Ring, ring, ring…
Sales Representative: “Hello Wendy, I’m (Name) with (Company Name). I just called to see how things are going.”
Wendy: “Things are going fine. Why are you calling?”
Sales Representative: “I just called to see how things are.”
Wendy: “Things are fine.”
Sales Representative: “OK. Well I’m here if you need me.”
Wendy: “Why should I need you?”
It turns out that this sales professional was calling to schedule a demo of a product. We had actually requested the demo after a lengthy conversation with a different sales rep. My Director of Operations usually takes care of scheduling these types of events and when this rep called, I was working on something with an approaching deadline. This company’s demo was the last thing on my mind. I didn’t make the connection and I had absolutely no idea why this sales person was calling me. Clearly, neither did he.
“I just called to see how things are going” has to be the lamest follow-up question of all time. Although, it is running neck and neck with, “I just called to follow-up.” Neither question elicits any information, neither moves the sales process forward and both are frequently annoying to your prospect who perhaps has absolutely no idea why you have called.
In all fairness, this sales person was not the original contact and perhaps the original contact did not give him all of the background. He should have, however, first asked himself some questions before ever picking up the phone:
“What is the purpose/goal of my call?”
“What is the history with this prospect?”
“Where are we with this opportunity?”
“What is the next step for this prospect?”

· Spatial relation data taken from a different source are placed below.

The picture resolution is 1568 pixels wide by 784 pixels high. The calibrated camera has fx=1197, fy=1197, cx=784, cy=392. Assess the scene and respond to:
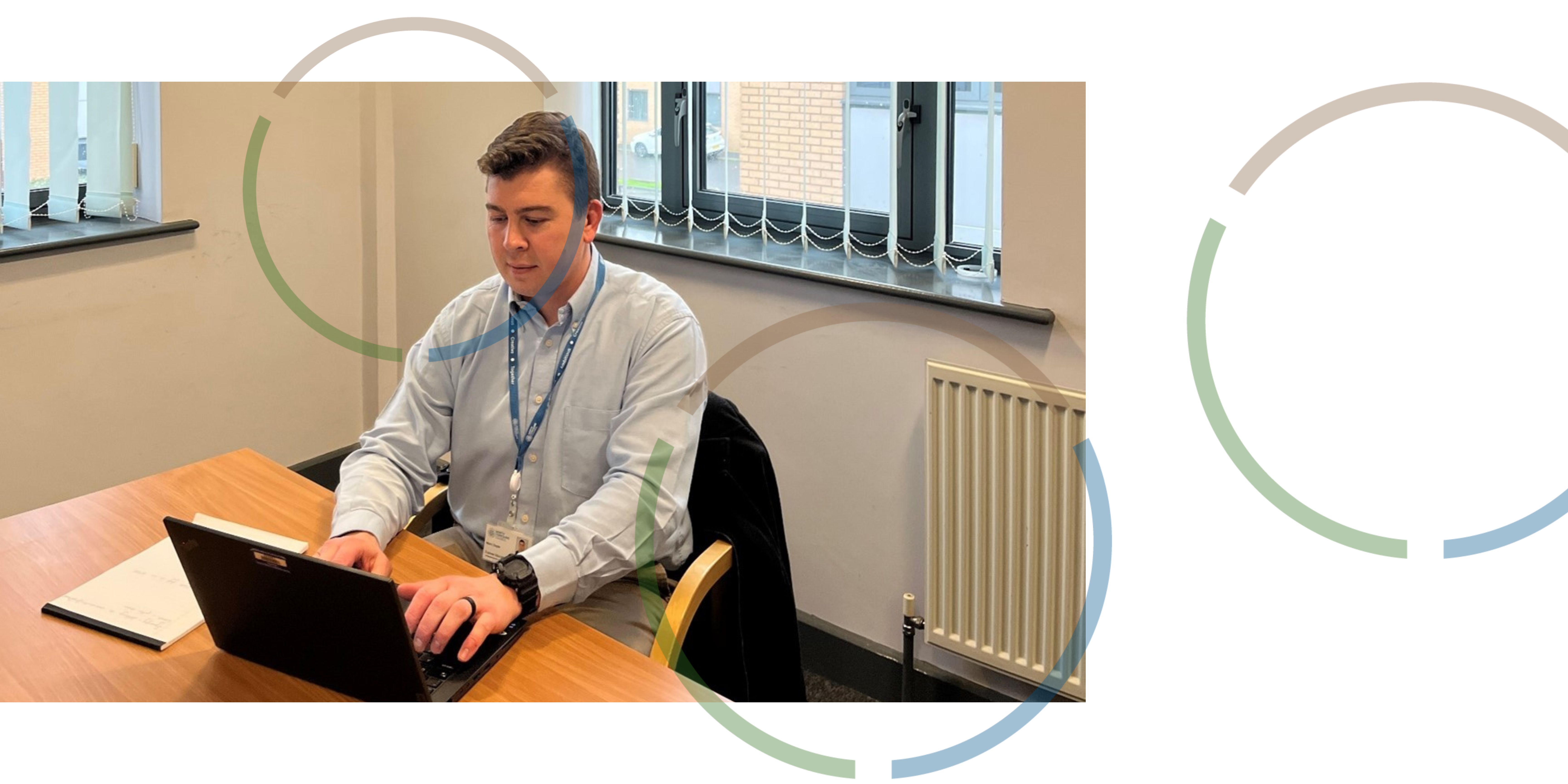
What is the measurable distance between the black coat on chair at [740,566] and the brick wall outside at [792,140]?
101 cm

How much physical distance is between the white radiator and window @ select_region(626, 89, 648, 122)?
3.80 ft

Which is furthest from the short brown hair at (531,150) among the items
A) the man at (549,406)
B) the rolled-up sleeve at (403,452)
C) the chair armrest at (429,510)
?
the chair armrest at (429,510)

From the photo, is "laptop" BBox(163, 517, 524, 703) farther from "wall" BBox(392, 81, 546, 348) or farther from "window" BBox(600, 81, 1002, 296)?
"wall" BBox(392, 81, 546, 348)

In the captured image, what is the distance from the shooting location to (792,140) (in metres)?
2.74

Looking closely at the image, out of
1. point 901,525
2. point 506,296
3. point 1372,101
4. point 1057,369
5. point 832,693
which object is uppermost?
point 1372,101

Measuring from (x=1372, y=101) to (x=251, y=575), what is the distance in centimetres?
141

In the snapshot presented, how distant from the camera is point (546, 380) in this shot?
191 cm

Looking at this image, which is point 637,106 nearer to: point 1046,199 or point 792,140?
point 792,140

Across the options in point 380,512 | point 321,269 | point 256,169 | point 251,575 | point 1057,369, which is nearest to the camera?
point 251,575

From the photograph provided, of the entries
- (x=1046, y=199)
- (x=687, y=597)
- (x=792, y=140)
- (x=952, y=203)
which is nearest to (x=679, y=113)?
(x=792, y=140)

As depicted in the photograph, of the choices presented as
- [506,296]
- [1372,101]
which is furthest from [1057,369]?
[506,296]

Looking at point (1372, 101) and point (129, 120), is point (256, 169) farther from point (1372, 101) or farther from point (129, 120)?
point (1372, 101)

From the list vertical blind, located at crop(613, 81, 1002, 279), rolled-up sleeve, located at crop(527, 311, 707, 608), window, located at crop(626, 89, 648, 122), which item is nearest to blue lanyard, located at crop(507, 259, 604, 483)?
rolled-up sleeve, located at crop(527, 311, 707, 608)

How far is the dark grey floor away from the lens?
102 inches
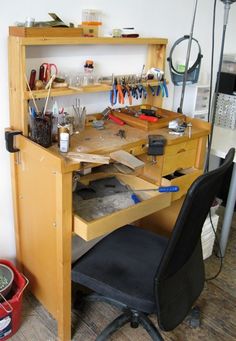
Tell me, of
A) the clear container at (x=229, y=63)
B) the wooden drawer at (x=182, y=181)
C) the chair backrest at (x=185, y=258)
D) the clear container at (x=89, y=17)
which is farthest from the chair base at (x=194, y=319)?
the clear container at (x=229, y=63)

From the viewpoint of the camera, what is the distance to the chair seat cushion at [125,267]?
52.2 inches

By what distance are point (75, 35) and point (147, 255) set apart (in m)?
0.97

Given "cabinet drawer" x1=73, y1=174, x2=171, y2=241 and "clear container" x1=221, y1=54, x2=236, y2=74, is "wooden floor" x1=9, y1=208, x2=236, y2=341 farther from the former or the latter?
"clear container" x1=221, y1=54, x2=236, y2=74

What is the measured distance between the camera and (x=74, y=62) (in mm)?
1760

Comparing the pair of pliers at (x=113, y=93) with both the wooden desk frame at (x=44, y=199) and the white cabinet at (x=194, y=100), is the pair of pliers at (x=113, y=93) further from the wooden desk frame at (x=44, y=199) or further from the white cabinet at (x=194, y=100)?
the white cabinet at (x=194, y=100)

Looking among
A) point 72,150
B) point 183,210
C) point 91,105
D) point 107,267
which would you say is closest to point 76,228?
point 107,267

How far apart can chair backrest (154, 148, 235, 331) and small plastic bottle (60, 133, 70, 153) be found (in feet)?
1.93

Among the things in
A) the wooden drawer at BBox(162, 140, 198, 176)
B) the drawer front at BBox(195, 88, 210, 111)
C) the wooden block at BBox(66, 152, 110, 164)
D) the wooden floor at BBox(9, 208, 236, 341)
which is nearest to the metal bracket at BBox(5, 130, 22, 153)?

Any of these questions would have sufficed. Then this representative would have had a focus and a goal for his call.
The rule is: Never make a call to your prospect without having a goal in mind. When you hang up the telephone, what do you want to have accomplished? Do you want to gather information? Do you want the prospect to commit to some action? Do you want agreement on the next step in your sales process? Once you have your goal in mind you can then determine the appropriate approach. (Hint: “I just called to see how things are going” is not it.)